Os golpes nunca se dizem golpes, os golpistas nunca se fazem chamar de golpistas. Há sempre vários tipos de nomes, pelos quais os golpistas tentam disfarçar seu golpe.


Aqui mesmo o golpe de 1964 pretendeu se chamar "Revolução", que iria acabar com a subversão e com a corrupção no Brasil. "Revolução", para justificar o uso da força. Mas diziam que iriam salvar a democracia, que estaria em perigo. Os jornais imediatamente reproduziram essa versão, tanto O Globo, quanto O Estado de São Paulo, a Folha de São Paulo e os outros: a democracia foi salva pelo movimento dos militares. Isso justificaria os "excessos" que seriam cometidos.

O golpe de 1964 também disse que era um movimento legal, que defendia a Constituição, contra os planos subversivos do presidente da República. O presidente da Câmara, Ranieri Mazilli, assumiu, empossado pelo presidente do Senado, Áureo de Moura Andrade, pelo "vazio de poder", já que o presidente da República havia abandonado o palácio presidencial em Brasília.

Acontece que tropas militares tinham se sublevado em Minas Gerais contra o presidente legal do Brasil na noite anterior e deram inicio a um plano golpista planejado há tempos, de tal forma que esse movimento foi sucedido imediatamente por pronunciamentos dos chefes das várias regiões militares do país de adesão ao golpe. João Goulart tentou apoio no sul do pais, da mesma forma que o havia logrado em 1961, porque estava deposto pelos militares golpistas.

Na sequência, os laranjas da época (Mazzilli e Moura Andrade, como agora seriam Michel Temer e Eduardo Cunha) cederam o poder a quem havia dado efetivamente dado o golpe – os militares. E desapareceram na poeira da história, como estes de agora também desapareceriam, caso lograssem dar o golpe.

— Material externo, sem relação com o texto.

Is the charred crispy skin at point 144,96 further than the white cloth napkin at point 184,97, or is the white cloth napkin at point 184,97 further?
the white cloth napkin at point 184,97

Ser golpista, assim como ser de direita, é feio. Ninguém é golpista, mesmo que planeje e dê um golpe, interrompa o processo democrático e imponha uma ditadura. Ele sempre se pretende imbuído de uma missão nobre: limpeza ética do país, combate à subversão, resgate da economia dos riscos do estatismo.

As Marchas que ajudaram à desestabilização do governo assumiam os valores que estariam em perigo: "Deus, família, propriedade". O direito à crença religiosa e a existência mesmo de escolas religiosas, a existência da família (com os fantasmas da guerra fria de que as crianças seriam retiradas da família e mandadas estudar na URSS), a propriedade, pelo riscos do Estado se apropriar de todos os bens das pessoas.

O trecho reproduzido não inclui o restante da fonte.